INSTRUCTIONS TO FOLLOW:
Return each line of the listing below that contains the word "vest", copied unchanged.

EXCERPTED RECORDS:
[start]

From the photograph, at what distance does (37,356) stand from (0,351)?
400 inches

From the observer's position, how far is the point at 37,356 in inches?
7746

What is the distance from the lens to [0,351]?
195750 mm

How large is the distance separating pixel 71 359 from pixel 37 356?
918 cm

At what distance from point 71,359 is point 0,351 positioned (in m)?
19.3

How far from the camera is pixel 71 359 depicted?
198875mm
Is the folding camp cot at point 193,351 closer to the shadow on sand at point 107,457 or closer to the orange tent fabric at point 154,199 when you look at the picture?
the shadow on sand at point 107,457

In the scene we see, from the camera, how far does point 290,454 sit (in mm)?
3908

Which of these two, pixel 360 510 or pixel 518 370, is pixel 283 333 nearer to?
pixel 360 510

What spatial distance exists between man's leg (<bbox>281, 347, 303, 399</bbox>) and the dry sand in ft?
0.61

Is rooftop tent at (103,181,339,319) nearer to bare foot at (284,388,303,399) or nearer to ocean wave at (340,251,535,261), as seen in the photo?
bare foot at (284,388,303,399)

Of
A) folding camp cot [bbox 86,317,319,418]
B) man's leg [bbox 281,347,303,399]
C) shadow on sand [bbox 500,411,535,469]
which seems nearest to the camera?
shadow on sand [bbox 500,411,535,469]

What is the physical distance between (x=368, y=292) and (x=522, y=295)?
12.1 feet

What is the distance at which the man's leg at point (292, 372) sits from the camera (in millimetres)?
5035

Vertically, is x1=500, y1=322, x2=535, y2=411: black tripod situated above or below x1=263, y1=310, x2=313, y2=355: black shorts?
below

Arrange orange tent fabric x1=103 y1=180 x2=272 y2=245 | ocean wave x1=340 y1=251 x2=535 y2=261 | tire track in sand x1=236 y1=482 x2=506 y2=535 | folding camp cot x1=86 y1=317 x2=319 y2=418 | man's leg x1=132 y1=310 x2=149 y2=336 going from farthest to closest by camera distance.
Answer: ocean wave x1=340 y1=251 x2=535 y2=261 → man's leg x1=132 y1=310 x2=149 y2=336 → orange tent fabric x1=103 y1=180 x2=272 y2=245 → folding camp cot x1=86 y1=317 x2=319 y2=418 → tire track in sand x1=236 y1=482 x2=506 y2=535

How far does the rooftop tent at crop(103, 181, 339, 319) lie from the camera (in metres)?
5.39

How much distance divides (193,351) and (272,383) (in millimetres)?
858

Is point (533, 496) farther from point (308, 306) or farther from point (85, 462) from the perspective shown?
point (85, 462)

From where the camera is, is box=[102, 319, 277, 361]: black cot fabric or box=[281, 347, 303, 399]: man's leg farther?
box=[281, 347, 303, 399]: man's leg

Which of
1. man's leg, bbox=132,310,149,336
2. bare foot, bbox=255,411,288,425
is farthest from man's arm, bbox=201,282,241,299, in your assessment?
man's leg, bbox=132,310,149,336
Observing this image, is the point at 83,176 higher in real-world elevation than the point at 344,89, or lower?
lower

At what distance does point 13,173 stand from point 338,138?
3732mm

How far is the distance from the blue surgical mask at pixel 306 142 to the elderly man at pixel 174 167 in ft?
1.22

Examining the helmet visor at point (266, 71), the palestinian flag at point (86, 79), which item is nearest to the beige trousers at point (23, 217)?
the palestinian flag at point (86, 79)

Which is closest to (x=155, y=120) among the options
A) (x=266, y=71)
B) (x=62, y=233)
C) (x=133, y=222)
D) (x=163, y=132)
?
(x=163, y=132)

[end]
[start]

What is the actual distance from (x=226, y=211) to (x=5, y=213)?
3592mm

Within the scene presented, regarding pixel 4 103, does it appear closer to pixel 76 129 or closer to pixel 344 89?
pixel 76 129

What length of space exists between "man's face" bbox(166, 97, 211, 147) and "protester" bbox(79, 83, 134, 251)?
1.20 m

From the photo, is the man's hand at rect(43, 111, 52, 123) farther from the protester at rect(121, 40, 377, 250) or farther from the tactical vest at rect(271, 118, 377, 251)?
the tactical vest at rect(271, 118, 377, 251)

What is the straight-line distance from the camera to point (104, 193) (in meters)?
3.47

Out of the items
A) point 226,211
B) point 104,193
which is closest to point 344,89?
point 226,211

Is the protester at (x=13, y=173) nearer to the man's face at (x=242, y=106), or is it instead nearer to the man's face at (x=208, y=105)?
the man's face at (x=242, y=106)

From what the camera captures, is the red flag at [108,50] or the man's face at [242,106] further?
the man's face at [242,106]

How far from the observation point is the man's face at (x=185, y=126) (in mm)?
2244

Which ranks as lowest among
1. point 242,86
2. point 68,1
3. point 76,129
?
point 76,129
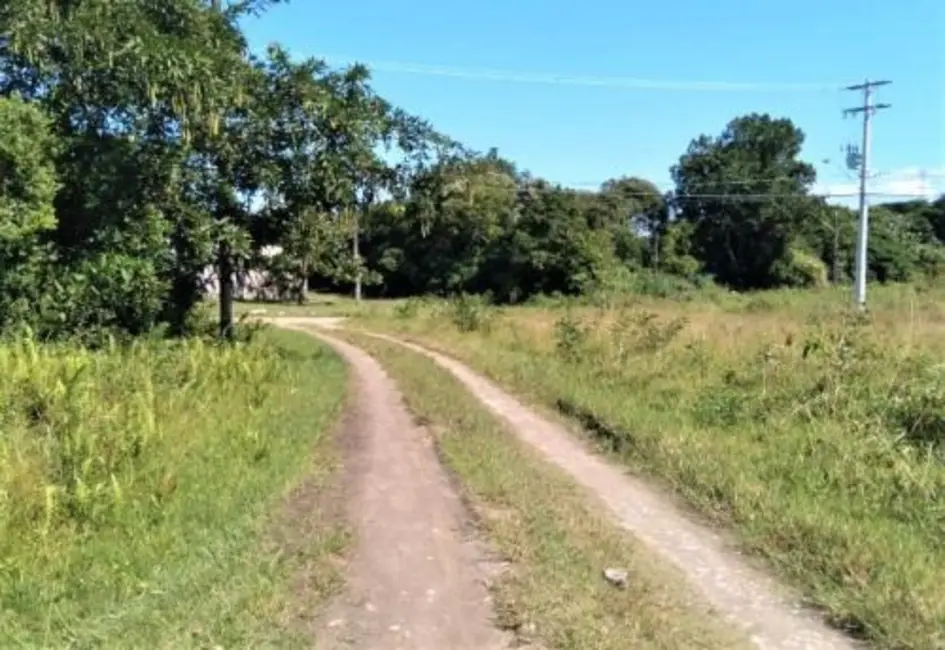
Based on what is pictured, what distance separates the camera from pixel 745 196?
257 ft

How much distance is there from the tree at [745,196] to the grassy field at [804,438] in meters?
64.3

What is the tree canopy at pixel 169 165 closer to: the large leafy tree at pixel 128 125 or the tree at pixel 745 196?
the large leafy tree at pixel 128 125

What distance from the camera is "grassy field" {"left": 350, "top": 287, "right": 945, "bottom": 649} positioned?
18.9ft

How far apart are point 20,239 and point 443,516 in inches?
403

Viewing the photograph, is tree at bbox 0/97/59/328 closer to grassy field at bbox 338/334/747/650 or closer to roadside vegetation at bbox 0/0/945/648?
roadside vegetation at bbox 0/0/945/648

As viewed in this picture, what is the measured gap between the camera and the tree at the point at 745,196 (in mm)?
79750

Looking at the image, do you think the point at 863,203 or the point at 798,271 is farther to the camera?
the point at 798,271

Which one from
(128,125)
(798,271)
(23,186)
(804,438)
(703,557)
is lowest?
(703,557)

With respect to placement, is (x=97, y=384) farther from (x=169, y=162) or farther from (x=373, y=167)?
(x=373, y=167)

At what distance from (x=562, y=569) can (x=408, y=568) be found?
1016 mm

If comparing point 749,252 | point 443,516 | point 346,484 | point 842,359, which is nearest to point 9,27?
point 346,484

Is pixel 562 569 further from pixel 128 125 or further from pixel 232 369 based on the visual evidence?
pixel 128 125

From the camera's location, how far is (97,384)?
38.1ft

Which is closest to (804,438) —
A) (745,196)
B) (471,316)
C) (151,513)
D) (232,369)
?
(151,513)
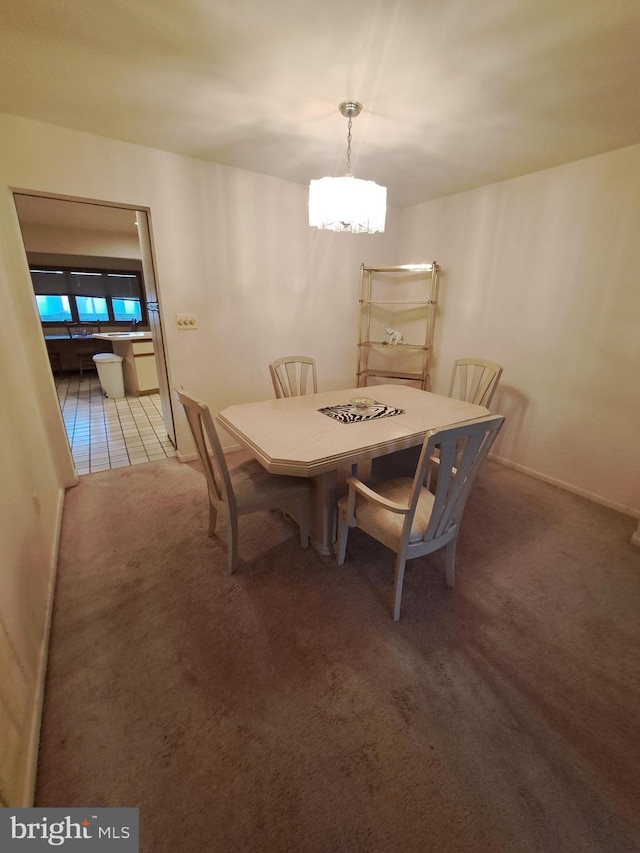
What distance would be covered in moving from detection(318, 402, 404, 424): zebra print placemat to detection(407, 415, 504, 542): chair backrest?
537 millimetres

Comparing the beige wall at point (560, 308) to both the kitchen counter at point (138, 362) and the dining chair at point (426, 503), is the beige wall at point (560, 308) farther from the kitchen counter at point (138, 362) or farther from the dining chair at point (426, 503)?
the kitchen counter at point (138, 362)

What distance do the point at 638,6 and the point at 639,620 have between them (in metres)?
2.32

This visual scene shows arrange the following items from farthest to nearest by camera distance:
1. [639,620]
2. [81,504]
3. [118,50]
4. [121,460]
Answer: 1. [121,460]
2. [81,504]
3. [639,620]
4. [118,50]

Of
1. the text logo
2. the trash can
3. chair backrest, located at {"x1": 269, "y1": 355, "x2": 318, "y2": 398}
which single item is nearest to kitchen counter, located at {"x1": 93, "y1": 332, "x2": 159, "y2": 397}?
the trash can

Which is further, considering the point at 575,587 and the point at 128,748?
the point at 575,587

[end]

COMPLETED EXERCISE:
From the photo, is the man's hand at rect(43, 111, 52, 123) farther from the protester at rect(121, 40, 377, 250) or farther from the tactical vest at rect(271, 118, 377, 251)?
the tactical vest at rect(271, 118, 377, 251)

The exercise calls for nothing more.